Dans L’aigle s’est envolé, réalisé par John Sturges, on n’est pas simplement transportés dans la Seconde Guerre mondiale : on y entre comme dans un cauchemar d’honneur et de mensonge dans la boue, et Michael Caine n’est pas un héros confortable mais une ligne de fracture dans une morale embusquée. Le film, avec son intrigue autour de l’enlèvement fictif de Winston Churchill, ne cherche pas tant à surprendre qu’à malaxer la tension entre ce qui est joué — déguisements, duplicité, mission — et ce qui est vrai : la guerre, la peur, la trahison. Donald Sutherland en Liam Devlin, Robert Duvall en Radl, chacun chargé de loyautés contradictoires, chacun un peu salaud et un peu admirable — et Jenny Agutter, fragile comme un espoir au milieu de cette mécanique militaire.
On attendait une aventure de guerre, dramatique, exigeante : Jean-Christophe, Les Canons de Navarone, tout ce grand cinéma.
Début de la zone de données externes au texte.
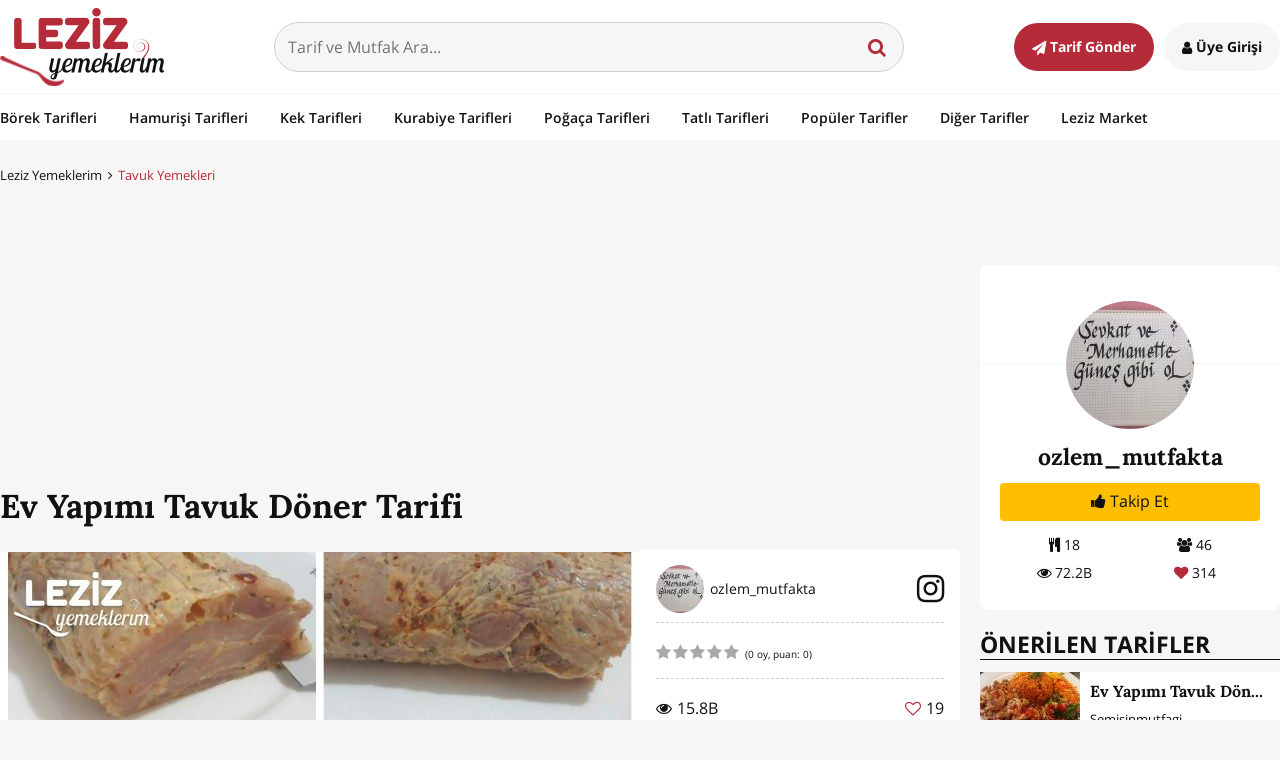

--- FILE ---
content_type: text/html; charset=utf-8
request_url: https://www.google.com/recaptcha/api2/aframe
body_size: 267
content:
<!DOCTYPE HTML><html><head><meta http-equiv="content-type" content="text/html; charset=UTF-8"></head><body><script nonce="k6X44AvVMM8vApMIN-dh4A">/** Anti-fraud and anti-abuse applications only. See google.com/recaptcha */ try{var clients={'sodar':'https://pagead2.googlesyndication.com/pagead/sodar?'};window.addEventListener("message",function(a){try{if(a.source===window.parent){var b=JSON.parse(a.data);var c=clients[b['id']];if(c){var d=document.createElement('img');d.src=c+b['params']+'&rc='+(localStorage.getItem("rc::a")?sessionStorage.getItem("rc::b"):"");window.document.body.appendChild(d);sessionStorage.setItem("rc::e",parseInt(sessionStorage.getItem("rc::e")||0)+1);localStorage.setItem("rc::h",'1765047026824');}}}catch(b){}});window.parent.postMessage("_grecaptcha_ready", "*");}catch(b){}</script></body></html>

--- FILE ---
content_type: application/javascript; charset=utf-8
request_url: https://fundingchoicesmessages.google.com/f/AGSKWxURp5Q6GOjomzsey8BYns7bsUINjUQ-PSbDrBse4LpGNjRXX9j1at7xzw7jXrZ67xF8JlYXcj-PK44ZT5WrdR4hrXzGmWDNFYV6Xr4B49IQCWQSkHaVTT0PcGIPzsyOlQ8XBna2nBgh5z7rR1ClFltkDSQtI4-Ltj-qlBMD6h9pd1wtqs1Ev27z8-uD/_/dif/?cid/brandingAd._ad640./advertisment_/jamnboad.
body_size: -1293
content:
window['e4b20148-65f3-4f2e-908c-4da0cfb9f1c5'] = true;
Le ton, un peu austère, parfois grandiose, avec des moments de spectacle – l’arrivée des parachutistes, l’infiltration, les scènes tendues au village – ce sont autant de promesses tenues. Le scénario avance avec lourdeur, mais efficace : la mission folle est posée, le piège se referme.
Le film ne réinvente pas le genre ; clichés de l’espionnage militaire, de la guerre, de l’infiltration. Et pourtant, ces clichés sont employés comme un tissu de guerre, usés mais solides, parce que les personnages les portent avec ambiguïté. Steiner, un soldat allemand qui oppose le traitement des Juifs, Devlin, l’IRA membre, le rendant méritant d’intérêt.
L’aigle s’est envolé est un film d’aventure de guerre ancien-monde, solide, qui respire plus qu’il ne rugit. Il ne brille pas toujours, il ne surprend pas toujours, mais il reste imposant, honorable.